Recovery from the Covid-19 pandemic 

Pressure on the labour supply is temporarily high as businesses emerge from the covid-19 pandemic. The latest Job Vacancy report by Statistics Canada shows job vacancies climbed to 957,500 in the first quarter of 2022. So far, it is the highest quarterly number on record. 

The Job Vacancy report shows that the health care and social assistance sectors record a significant shortage due to the growing ageing population. Moreover, the covid-19 pandemic has further impacted the shortage. 

Another is the construction industry, which records numerous open positions, and the manufacturing and retail sector, which continues to record high vacancies. 

Growing Ageing Population 

The study suggests persistent labour supply challenges over the long term due to the growing aging population. Nearly one in five working Canadians are approaching retirement age.

As a result, modest, sustained increases in immigration levels will not be sufficient to offset the longer-term impacts. However, ongoing immigration is still essential to help alleviate the effects of ageing population on the labour market over time.
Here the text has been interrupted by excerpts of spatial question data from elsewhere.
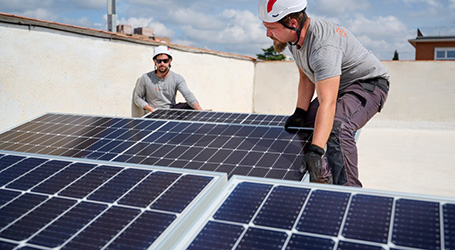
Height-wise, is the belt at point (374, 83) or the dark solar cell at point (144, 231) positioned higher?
the belt at point (374, 83)

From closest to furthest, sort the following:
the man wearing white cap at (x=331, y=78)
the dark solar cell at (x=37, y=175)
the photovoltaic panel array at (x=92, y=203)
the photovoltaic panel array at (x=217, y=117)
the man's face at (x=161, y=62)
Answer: the photovoltaic panel array at (x=92, y=203)
the dark solar cell at (x=37, y=175)
the man wearing white cap at (x=331, y=78)
the photovoltaic panel array at (x=217, y=117)
the man's face at (x=161, y=62)

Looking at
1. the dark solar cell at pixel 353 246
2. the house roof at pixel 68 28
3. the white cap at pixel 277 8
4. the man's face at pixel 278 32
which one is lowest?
the dark solar cell at pixel 353 246

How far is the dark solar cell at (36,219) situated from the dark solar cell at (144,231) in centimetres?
49

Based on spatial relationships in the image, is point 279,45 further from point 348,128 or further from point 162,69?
point 162,69

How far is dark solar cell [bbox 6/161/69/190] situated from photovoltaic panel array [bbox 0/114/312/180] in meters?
1.26

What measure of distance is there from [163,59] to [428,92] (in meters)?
9.63

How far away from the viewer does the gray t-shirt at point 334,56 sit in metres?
3.95

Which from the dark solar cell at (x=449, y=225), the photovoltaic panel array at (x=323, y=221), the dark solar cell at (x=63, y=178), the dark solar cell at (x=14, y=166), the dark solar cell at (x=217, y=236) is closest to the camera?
the dark solar cell at (x=449, y=225)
Immigration to help manage the labour shortage

Many businesses struggle to fill vacancies because of Canada’s severe shortage of skilled workers. As a result, Canada has turned to immigration to help solve this issue by providing numerous opportunities to temporary residents.

For example, extending PGWPs, conducting targeted draws and resuming all program draws. In addition, the Canadian government continues to increase immigration targets to meet the economic demand. 

Even before the pandemic in 2010, the employment rate for economic immigrants rose by 8 percent. Additionally, their salaries increased by 39%. In comparison, employment rates for Canada-borns increased by 2%.

This percentage difference is because there are not enough Canadians to fill open positions in the country’s growing economy. Therefore, to fill the gap in labour shortages and maintain economic growth, immigration would remain essential.